The handler is not suitable for being called from there though as it
only calculates 32 bits of the quotient under the assumption the 64-bit
divident has been suitably reduced. Code for such reduction used to be
there, however it has been incorrectly removed with commit c21004cd5b4c
("MIPS: Rewrite <asm/div64.h> to work with gcc 4.4.0."), which should
have only updated an obsoleted constraint for an inline asm involving
$hi and $lo register outputs, while possibly wiring the original MIPS
variant of the `do_div' macro as `__div64_32' handler for the generic
`do_div' implementation
Correct the handler as follows then:
- Revert most of the commit referred, however retaining the current
formatting, except for the final two instructions of the inline asm
sequence, which the original commit missed. Omit the original 64-bit
parts though.
- Rename the original `do_div' macro to `__div64_32'. Use the combined
`x' constraint referring to the MD accumulator as a whole, replacing
the original individual `h' and `l' constraints used for $hi and $lo
registers respectively, of which `h' has been obsoleted with GCC 4.4.

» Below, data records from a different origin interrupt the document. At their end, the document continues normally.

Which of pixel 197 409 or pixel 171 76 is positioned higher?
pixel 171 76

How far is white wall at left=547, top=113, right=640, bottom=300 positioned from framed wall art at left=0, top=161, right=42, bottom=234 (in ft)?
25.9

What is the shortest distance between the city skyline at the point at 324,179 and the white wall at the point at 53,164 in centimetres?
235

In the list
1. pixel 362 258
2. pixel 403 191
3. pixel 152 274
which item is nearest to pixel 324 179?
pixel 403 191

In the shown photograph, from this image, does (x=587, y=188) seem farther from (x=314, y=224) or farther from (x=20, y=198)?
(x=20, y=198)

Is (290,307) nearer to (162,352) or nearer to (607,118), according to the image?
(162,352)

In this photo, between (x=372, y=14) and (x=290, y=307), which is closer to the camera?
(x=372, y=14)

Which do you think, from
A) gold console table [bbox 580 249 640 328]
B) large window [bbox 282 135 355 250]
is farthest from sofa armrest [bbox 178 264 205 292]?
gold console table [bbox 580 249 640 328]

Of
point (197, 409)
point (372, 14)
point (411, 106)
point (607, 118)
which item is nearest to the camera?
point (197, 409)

Update surrounding code accordingly.
We have since removed support for GCC versions before 4.9, so no need
for a special arrangement here; GCC has supported the `x' constraint
since forever anyway, or at least going back to 1991.
- Rename the `__base' local variable in `__div64_32' to `__radix' to
avoid a conflict with a local variable in `do_div'.

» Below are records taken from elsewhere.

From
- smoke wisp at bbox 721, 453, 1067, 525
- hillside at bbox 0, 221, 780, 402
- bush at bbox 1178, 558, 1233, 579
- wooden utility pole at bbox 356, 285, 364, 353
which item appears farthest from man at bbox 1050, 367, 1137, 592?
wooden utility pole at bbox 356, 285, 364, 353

- Actually enable this code for 32-bit rather than 64-bit configurations
by qualifying it with BITS_PER_LONG being 32 instead of 64. Include
<asm/bitsperlong.h> for this macro rather than <linux/types.h> as we
don't need anything else.
- Finally include <asm-generic/div64.h> last rather than first.
This has passed correctness verification with test_div64 and reduced the
module's average execution time down to 1.0668s and 0.2629s from 2.1529s
and 0.5647s respectively for an R3400 CPU @40MHz and a 5Kc CPU @160MHz.
For a reference 64-bit `do_div' code where we have the DDIVU instruction
available to do the whole calculation right away averages at 0.0660s for
the latter CPU.
Reported-by: Huacai Chen <chenhuacai@kernel.org>
Signed-off-by: Maciej W. Rozycki <macro@orcam.me.uk>
Fixes: c21004cd5b4c ("MIPS: Rewrite <asm/div64.h> to work with gcc 4.4.0.")
Cc: stable@vger.kernel.org # v2.6.30+
---
Our handcrafted handler seems to run at ~25% of the performance of the
64-bit hardware instruction; not too bad I would say. Though there's
likely some overhead from surrounding code that interferes with the
figures.
Then there are a couple of `checkpatch.pl' nits about trailing whitespace
in inline asm, which however makes it more readable. So the change stays
as it is.
---
arch/mips/include/asm/div64.h | 57 ++++++++++++++++++++++++++++++------------
1 file changed, 41 insertions(+), 16 deletions(-)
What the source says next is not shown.